先程の敵『ロン・リーフェイ』と似た気配を感じる。おそらく、その男が『反乱軍』の本当のボス。
「分かりました。奴の居どころは……。」
「えっ!」
そっちの方角は『帝都アレキサンドリア』の中心部。
「カール皇帝がいるわ!私達、カール皇帝から逃げてるんじゃなかったの!?」
「………。そうね。」
そしてシャルロットは平然と答える。
「その時はその時です。大丈夫、いざとなれば私がついていますから。」
「そんな……。」
「それに、私の目的はアマテラスです。

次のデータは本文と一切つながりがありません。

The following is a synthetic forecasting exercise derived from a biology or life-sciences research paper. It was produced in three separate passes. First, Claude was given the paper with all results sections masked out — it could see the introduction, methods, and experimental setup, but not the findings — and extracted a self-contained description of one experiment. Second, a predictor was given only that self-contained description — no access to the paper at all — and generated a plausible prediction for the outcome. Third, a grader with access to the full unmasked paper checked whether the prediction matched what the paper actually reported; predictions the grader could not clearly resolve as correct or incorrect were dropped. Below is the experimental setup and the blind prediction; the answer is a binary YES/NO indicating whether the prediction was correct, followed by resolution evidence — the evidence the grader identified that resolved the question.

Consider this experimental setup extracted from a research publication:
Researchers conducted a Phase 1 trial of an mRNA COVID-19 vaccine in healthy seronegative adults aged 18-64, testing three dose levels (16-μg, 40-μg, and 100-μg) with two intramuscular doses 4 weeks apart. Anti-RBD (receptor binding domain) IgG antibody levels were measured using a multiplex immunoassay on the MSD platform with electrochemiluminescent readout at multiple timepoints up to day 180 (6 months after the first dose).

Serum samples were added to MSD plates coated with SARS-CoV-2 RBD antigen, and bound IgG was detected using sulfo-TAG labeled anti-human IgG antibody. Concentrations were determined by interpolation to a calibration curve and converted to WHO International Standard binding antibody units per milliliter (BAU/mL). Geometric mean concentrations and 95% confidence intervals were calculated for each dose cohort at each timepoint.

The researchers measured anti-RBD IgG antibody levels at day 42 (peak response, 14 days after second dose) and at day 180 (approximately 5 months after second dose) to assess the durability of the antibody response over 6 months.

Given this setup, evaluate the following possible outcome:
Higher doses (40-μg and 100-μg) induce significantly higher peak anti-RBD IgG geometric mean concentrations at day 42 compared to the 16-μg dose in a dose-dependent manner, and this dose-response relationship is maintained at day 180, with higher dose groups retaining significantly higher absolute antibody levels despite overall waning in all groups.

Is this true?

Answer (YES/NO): YES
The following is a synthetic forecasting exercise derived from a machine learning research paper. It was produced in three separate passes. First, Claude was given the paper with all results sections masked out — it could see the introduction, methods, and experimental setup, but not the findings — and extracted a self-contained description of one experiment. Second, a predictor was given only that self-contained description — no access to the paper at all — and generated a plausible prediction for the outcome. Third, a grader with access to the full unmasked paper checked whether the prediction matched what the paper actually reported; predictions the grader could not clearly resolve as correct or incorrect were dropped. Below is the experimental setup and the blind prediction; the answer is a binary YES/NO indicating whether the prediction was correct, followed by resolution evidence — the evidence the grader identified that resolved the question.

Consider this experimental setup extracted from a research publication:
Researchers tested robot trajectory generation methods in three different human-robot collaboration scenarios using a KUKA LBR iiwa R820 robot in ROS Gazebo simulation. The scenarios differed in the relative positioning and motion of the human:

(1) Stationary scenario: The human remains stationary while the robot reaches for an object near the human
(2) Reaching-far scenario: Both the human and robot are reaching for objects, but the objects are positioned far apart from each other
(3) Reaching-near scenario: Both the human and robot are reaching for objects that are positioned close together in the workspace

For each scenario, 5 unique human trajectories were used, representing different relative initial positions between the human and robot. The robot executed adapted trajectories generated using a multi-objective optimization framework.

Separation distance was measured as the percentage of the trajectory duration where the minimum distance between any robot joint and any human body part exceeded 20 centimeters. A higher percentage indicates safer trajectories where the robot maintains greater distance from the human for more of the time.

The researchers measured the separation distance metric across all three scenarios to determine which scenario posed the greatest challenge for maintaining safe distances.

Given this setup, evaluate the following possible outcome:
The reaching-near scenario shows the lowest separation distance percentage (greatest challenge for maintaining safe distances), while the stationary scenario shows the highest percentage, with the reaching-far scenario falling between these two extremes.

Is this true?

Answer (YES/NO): NO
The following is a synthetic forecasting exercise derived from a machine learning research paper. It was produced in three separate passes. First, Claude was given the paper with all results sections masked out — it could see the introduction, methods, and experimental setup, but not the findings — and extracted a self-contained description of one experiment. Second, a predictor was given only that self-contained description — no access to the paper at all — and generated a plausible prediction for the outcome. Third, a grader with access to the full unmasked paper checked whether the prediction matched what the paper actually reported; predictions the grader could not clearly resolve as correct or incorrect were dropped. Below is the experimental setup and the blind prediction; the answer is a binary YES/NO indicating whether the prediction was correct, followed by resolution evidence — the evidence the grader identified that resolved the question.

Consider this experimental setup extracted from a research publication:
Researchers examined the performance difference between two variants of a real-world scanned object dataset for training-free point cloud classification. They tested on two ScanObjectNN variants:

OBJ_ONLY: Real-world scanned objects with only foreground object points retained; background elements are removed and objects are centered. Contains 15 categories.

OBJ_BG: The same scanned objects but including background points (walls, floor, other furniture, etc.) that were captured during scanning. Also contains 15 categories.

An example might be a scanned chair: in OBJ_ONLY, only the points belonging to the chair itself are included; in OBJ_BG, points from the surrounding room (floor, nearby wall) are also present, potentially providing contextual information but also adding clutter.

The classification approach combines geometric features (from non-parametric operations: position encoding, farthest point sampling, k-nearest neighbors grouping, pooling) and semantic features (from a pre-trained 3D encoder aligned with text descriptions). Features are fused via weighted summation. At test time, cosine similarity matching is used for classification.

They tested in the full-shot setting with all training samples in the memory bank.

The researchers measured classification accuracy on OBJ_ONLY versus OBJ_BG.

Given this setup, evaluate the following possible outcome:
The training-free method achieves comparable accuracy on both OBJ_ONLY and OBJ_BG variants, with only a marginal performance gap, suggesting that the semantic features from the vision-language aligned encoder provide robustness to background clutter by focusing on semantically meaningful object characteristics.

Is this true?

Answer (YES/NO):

」
「アマ……テラス?」
「おそらくカール皇帝の近くにアマテラスが居ます。」
「もう!何が何だか分からないけれど、その男を止めなきゃならないのね!?」
「手を貸してくれるかしら?」
「任せて下さい!!」
そして、フレア・セフィリアは魔法を詠唱する。
「フレイム・バースト!!」
ドッカーンッ!!
フレアとシャルロットの二人が天空高く舞い上がった。
「それにしても、面白い魔法ね。こんな風に魔法を使う魔導師は見た事が有りません。」
「え?なに?聞こえないわ!」
「いえ、もう到着するみたいね。」
「着地が危険だから気を付けて!」
二人が飛んで行く先。
そこは『帝都アレキサンドリア』の中心部。
巨大な軍事施設がある場所。
(む?何だ…………?)
シェン・リーフェイは、迫り来る2つの気配を感じ取る。
(空から人?何者だ………。)
「シャルロットさん!!」
「どうしたのフレア?」
「着地地点に建物が有ります!」
「見たら分かるわ。」
「えー!どうしましょう!!」
「あの建物の内部に敵が居るようです。ちょうど良いわ。」
「ちょうど良いって!ぶつかりますよ!!」
「問題有りません。」
そして、シャルロットは愛剣の『レイピア』を前に構えた。
「建物の屋根を斬り落とします。フレア、捕まっていなさい!」
「えーー!?」
そしてフレアは観念する。
この女性(シャルロット)には、常識は通用しないんだった。
【チェリーの魔法編②】
ぽつん
「はぁ………。」
取り残されたチェリー・ブロッサムは一人ため息をはく。
(やっぱり、あの女(シャルロット)は許して置けないわ。なに勝手な行動を取ってるのよ!)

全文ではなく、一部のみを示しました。